Despite Ronaldo’s continued production over the past few years, there’s been some turmoil in Madrid. Bale, in particular, has been a lightning rod. As Madrid struggled through parts of last season, Bale, who has put up strong numbers since arriving in the capital, was blamed not only for the team’s underwhelming results, but specifically for Ronaldo’s intermittent stretches of poor form.

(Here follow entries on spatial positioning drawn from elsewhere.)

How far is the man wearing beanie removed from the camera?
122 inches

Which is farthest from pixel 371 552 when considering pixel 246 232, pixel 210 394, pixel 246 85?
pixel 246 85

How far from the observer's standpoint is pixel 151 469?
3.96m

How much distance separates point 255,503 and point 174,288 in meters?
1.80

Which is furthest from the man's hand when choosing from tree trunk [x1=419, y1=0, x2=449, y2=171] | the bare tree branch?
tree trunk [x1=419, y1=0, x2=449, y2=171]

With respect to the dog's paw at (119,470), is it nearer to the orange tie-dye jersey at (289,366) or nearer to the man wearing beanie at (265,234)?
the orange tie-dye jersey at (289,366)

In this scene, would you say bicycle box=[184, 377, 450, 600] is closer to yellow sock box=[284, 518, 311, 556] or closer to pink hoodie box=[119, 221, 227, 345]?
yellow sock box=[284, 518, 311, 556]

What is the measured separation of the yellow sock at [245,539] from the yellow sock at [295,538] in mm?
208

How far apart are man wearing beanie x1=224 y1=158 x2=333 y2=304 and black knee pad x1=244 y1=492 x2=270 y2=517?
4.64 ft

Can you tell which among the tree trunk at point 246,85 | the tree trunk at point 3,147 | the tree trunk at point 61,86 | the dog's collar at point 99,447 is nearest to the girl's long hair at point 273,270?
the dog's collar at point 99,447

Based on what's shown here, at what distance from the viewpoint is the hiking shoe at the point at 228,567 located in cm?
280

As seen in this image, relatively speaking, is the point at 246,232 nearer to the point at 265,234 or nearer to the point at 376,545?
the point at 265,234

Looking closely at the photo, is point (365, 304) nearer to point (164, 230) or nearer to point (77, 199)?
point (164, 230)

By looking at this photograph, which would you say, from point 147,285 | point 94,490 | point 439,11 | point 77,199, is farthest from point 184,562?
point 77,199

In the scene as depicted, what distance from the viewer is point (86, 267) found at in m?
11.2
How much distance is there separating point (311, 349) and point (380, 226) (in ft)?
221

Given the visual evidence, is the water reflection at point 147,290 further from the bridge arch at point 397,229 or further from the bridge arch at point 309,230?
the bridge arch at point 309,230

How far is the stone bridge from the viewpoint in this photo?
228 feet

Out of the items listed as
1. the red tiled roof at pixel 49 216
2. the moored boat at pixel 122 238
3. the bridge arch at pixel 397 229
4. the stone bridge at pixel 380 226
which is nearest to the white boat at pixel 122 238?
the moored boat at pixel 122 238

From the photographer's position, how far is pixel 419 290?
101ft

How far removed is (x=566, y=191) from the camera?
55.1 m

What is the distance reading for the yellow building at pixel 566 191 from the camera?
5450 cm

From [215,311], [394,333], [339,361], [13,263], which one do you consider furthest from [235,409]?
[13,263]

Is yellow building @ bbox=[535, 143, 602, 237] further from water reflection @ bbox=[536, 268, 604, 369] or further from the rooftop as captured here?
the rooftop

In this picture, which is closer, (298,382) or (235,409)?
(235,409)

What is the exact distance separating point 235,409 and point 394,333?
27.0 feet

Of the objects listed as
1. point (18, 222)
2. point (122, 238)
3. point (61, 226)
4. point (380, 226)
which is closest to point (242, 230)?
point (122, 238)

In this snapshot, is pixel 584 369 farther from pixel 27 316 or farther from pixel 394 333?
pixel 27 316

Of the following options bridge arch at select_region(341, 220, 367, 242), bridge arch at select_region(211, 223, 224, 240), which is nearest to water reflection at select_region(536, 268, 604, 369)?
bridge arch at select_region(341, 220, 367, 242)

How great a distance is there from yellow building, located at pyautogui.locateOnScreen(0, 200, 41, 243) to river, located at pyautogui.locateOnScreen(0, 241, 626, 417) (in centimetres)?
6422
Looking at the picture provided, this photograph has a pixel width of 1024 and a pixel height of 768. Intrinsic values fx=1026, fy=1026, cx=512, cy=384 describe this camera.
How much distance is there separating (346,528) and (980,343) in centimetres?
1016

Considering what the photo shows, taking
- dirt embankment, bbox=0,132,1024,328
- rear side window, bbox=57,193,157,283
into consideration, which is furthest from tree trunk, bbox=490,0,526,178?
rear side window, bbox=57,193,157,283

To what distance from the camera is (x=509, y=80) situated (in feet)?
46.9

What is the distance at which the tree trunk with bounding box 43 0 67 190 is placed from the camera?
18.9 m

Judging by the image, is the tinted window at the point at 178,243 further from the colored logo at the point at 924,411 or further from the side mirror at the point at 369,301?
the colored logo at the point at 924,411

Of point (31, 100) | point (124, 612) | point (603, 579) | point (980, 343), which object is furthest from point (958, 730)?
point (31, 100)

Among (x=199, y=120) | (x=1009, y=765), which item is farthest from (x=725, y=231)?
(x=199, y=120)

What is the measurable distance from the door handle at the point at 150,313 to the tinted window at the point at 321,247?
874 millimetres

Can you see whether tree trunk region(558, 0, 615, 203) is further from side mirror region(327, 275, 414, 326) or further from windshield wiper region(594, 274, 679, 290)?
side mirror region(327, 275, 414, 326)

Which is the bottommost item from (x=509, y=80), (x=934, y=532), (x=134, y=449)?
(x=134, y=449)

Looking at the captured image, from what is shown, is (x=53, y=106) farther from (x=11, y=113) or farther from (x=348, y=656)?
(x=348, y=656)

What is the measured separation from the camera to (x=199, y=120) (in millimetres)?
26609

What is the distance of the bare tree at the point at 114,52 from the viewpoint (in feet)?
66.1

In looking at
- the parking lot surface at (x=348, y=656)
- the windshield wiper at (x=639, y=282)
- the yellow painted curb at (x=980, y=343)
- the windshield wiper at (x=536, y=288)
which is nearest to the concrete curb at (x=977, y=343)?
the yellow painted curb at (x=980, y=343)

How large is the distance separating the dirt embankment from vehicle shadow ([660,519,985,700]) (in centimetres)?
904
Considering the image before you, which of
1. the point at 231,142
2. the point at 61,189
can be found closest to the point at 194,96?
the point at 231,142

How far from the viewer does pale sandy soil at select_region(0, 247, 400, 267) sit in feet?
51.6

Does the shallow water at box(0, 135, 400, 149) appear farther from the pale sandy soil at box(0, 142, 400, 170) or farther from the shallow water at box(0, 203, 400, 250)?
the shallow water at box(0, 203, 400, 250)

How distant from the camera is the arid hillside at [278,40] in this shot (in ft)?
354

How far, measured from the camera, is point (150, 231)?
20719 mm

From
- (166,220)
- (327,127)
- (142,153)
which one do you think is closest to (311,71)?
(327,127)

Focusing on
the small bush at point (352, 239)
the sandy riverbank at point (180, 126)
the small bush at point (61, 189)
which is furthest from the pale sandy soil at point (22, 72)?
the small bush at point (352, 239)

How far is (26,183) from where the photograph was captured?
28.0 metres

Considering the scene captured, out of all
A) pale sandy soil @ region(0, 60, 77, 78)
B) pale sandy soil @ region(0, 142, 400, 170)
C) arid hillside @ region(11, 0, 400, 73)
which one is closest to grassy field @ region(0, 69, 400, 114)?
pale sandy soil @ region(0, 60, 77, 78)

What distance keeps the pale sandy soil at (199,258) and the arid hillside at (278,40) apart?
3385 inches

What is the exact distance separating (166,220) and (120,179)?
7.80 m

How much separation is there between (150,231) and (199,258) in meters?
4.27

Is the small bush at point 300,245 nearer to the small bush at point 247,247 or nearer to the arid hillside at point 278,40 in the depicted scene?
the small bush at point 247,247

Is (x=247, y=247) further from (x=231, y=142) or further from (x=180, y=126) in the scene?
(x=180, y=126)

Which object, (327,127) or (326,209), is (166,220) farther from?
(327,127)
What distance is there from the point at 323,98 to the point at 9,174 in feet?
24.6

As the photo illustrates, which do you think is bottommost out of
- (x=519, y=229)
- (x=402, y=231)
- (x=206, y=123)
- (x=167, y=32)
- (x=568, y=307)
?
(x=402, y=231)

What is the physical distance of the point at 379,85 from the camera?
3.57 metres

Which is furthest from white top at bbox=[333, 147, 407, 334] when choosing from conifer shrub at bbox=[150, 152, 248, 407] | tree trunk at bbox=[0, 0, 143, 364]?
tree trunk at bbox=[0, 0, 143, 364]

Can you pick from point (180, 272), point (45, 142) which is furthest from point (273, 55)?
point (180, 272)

The reality is that Ronaldo 1.0 began to slow down right about the time Bale came to town. For a year, it all worked and they won the Champions League, but by last season, it became clear that Bale and Ronaldo were not the pair of high-flying, narrow wingers that was initially envisioned behind Benzema. They were still deployed in those positions, though, which meant Bale was, in effect, playing to the side of two pure strikers in a decidedly lopsided system that imposed a heavy toll on the midfielders behind that skewed front three. It’s not that Bale and Ronaldo couldn’t play together; it’s just that they were being shoehorned into a system designed for a Ronaldo who no longer existed. In the end, that’s probably what cost manager Carlo Ancelotti his job.
So far this season, new manager Rafa Benitez has at least appeared to be smart enough to turn into the skid. Bale has been given a free role in the center of the field rather than playing out on the wing, and he’s now the one taking advantage of all that space through which Ronaldo once roamed. Ronaldo plays off the shoulder of the defense, and as they shadow his movement, it gives Bale plenty of time to unleash bombs like this one against Real Betis:
It’s sort of a fitting end to Ronaldo’s evolution, isn’t it? He burst onto the scene as a guy who could do anything with the ball at his feet. Defenses would bend toward his threat and spaces would open up for his teammates. Now, it’s his off-ball movement that accomplishes the same thing.
With athletes who are as overtly physical and seemingly reliant on quickness as the young Ronaldo was, there’s always the lingering thought that their games just won’t age well. As we’re seeing with Rafael Nadal on the tennis court, when the quickness and force that your success is built upon goes away, what’s left? For Ronaldo, it’s the world-class movement and finishing that’s always been there but wasn’t always obvious. Now it is, and based on the past few years, there’s no reason to think it’s going away anytime soon.